- [Information supplied]
▼
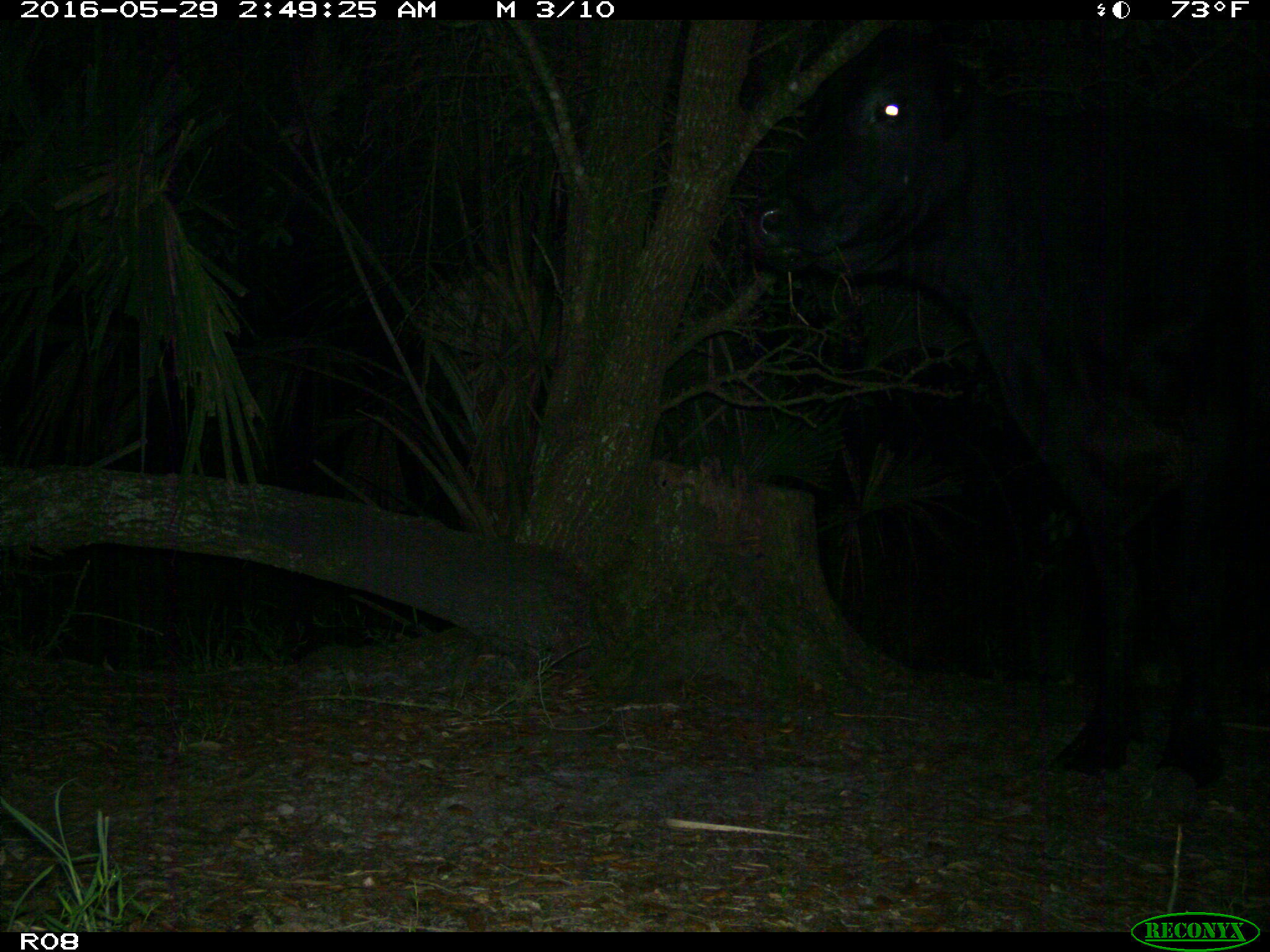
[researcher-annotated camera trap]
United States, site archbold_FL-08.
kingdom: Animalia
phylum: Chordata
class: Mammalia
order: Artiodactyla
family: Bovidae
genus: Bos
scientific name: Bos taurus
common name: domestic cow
▲
▼
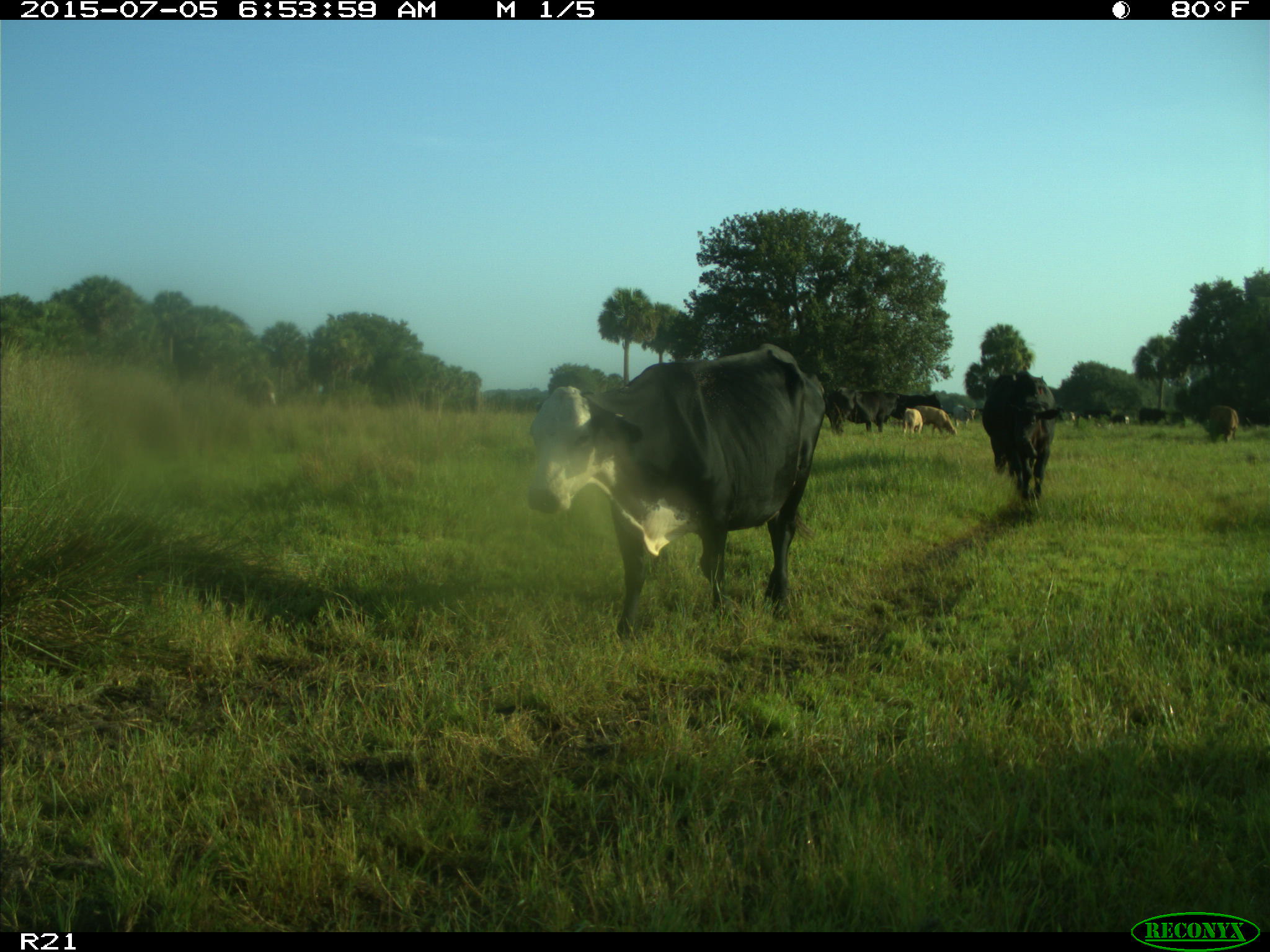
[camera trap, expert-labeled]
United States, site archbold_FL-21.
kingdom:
▲
- [What needs to be done] Among the entries above, the lines between the ones containing "phylum: Chordata" and "common name: domestic cow", inclusive, are to be transcribed exactly. No other line is to be given.

- [Answer to this exercise]
phylum: Chordata
class: Mammalia
order: Artiodactyla
family: Bovidae
genus: Bos
scientific name: Bos taurus
common name: domestic cow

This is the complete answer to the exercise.